═══ STORED DATA
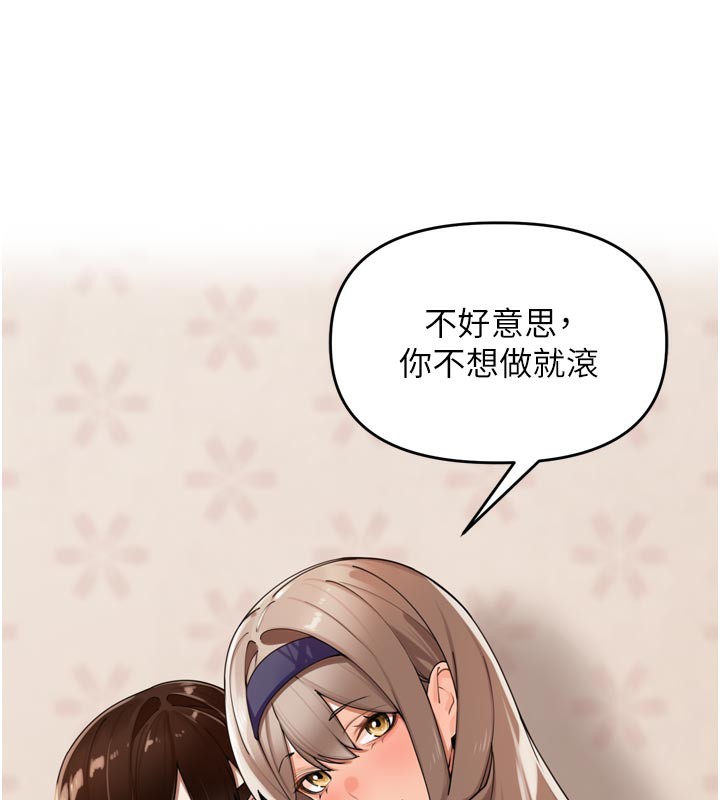 里长孙子开麦啦第23話-妳這破穴早就被玩爛了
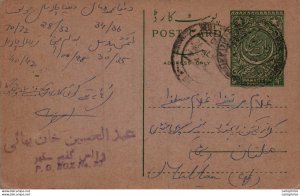 Pakistan Postal Stationery 9p to Multan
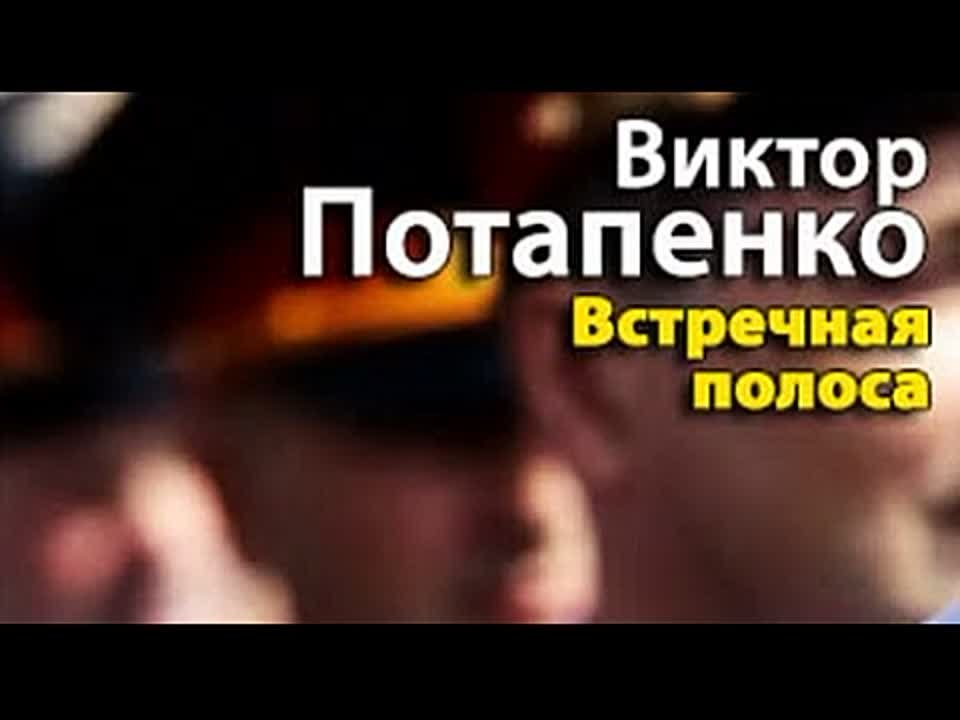 Виктор Потапенко. Встречная полоса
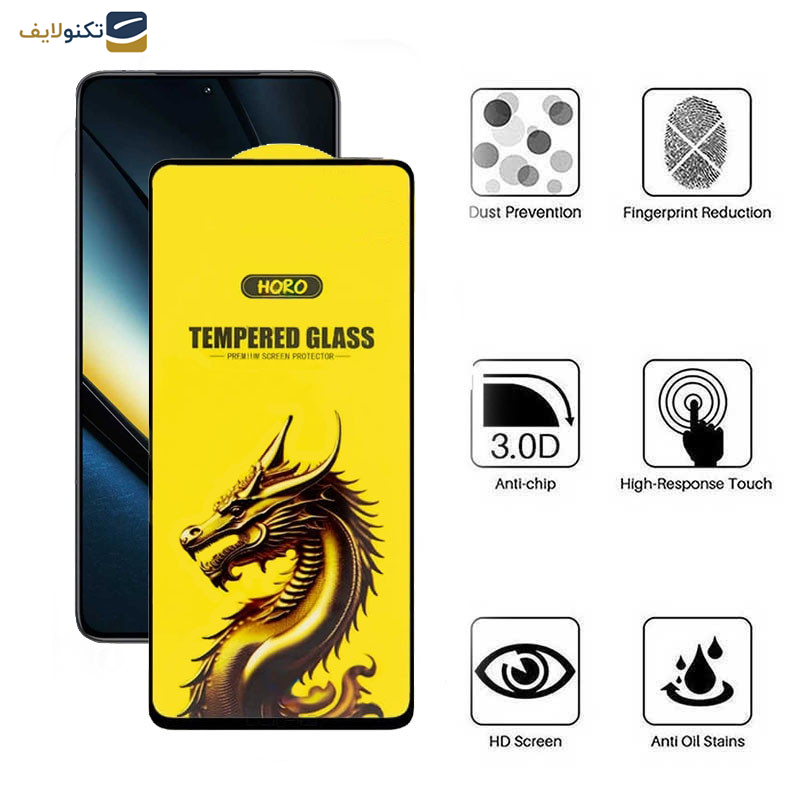 محافظ صفحه نمایش اپیکوی مدل Golden Dragon مناسب برای گوشی موبایل شیائومی Redmi Note 12 Turbo/ Note 12 Pro 5G/ Note 12 Explorer/ Note 12 Discovery/ Note 12 Pro Speed محافظ صفحه نمایش اپیکوی مدل Golden Dragon مناسب برای گوشی موبایل شیائومی Redmi Note 12 Turbo/ Note 12 Pro 5G/ Note 12 Explorer/ Note 12 Discovery/ Note 12 Pro Speed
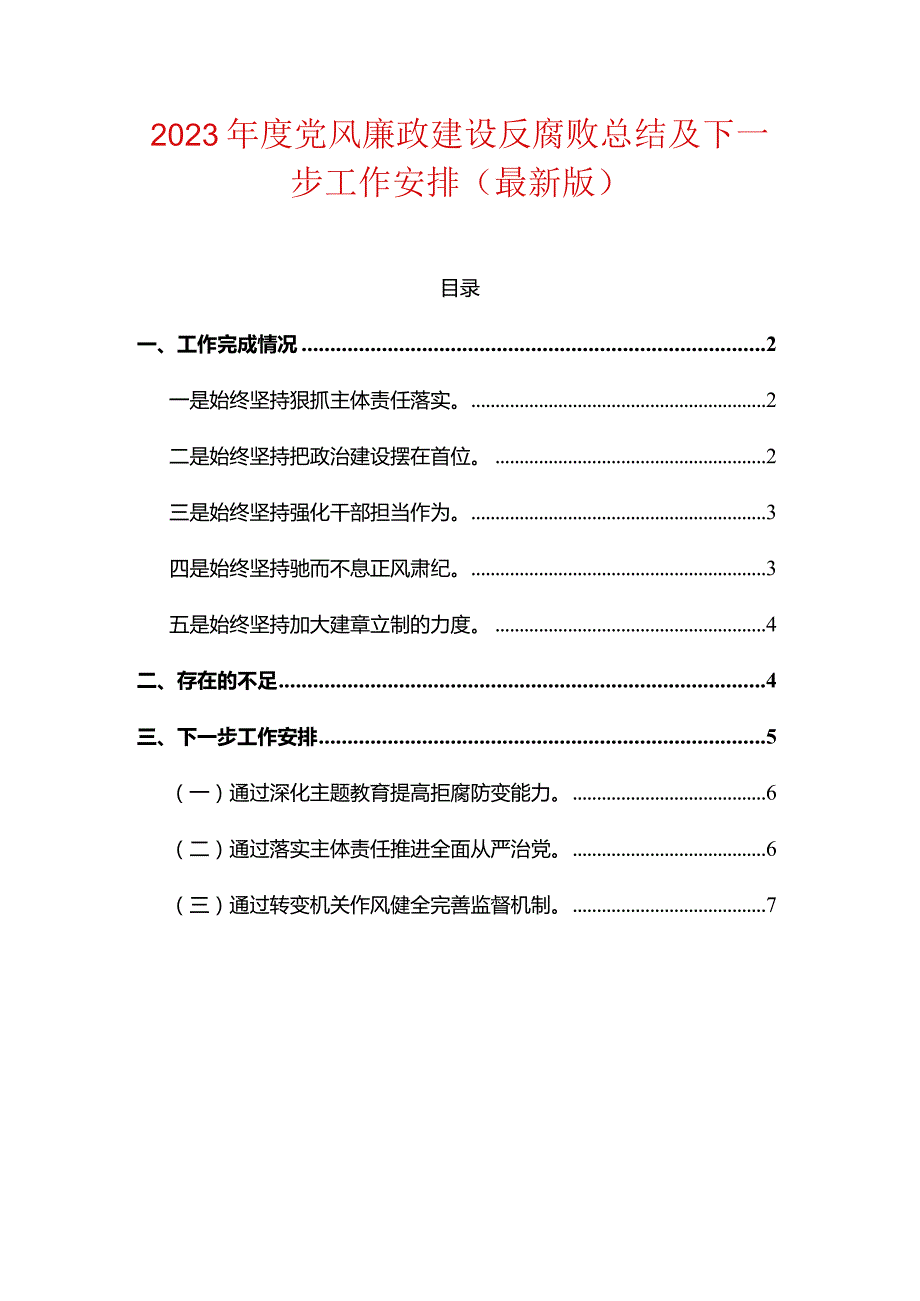 2023年度党风廉政建设反腐败总结及下一步工作安排（最新版）.docx_第1页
══════
▶ **TASK**
Reproduce the text of every record above word for word, leaving out the pictures.

▶ **RESPONSE BELOW**
 里长孙子开麦啦第23話-妳這破穴早就被玩爛了
 Pakistan Postal Stationery 9p to Multan
 Виктор Потапенко. Встречная полоса
 محافظ صفحه نمایش اپیکوی مدل Golden Dragon مناسب برای گوشی موبایل شیائومی Redmi Note 12 Turbo/ Note 12 Pro 5G/ Note 12 Explorer/ Note 12 Discovery/ Note 12 Pro Speed محافظ صفحه نمایش اپیکوی مدل Golden Dragon مناسب برای گوشی موبایل شیائومی Redmi Note 12 Turbo/ Note 12 Pro 5G/ Note 12 Explorer/ Note 12 Discovery/ Note 12 Pro Speed
 2023年度党风廉政建设反腐败总结及下一步工作安排（最新版）.docx_第1页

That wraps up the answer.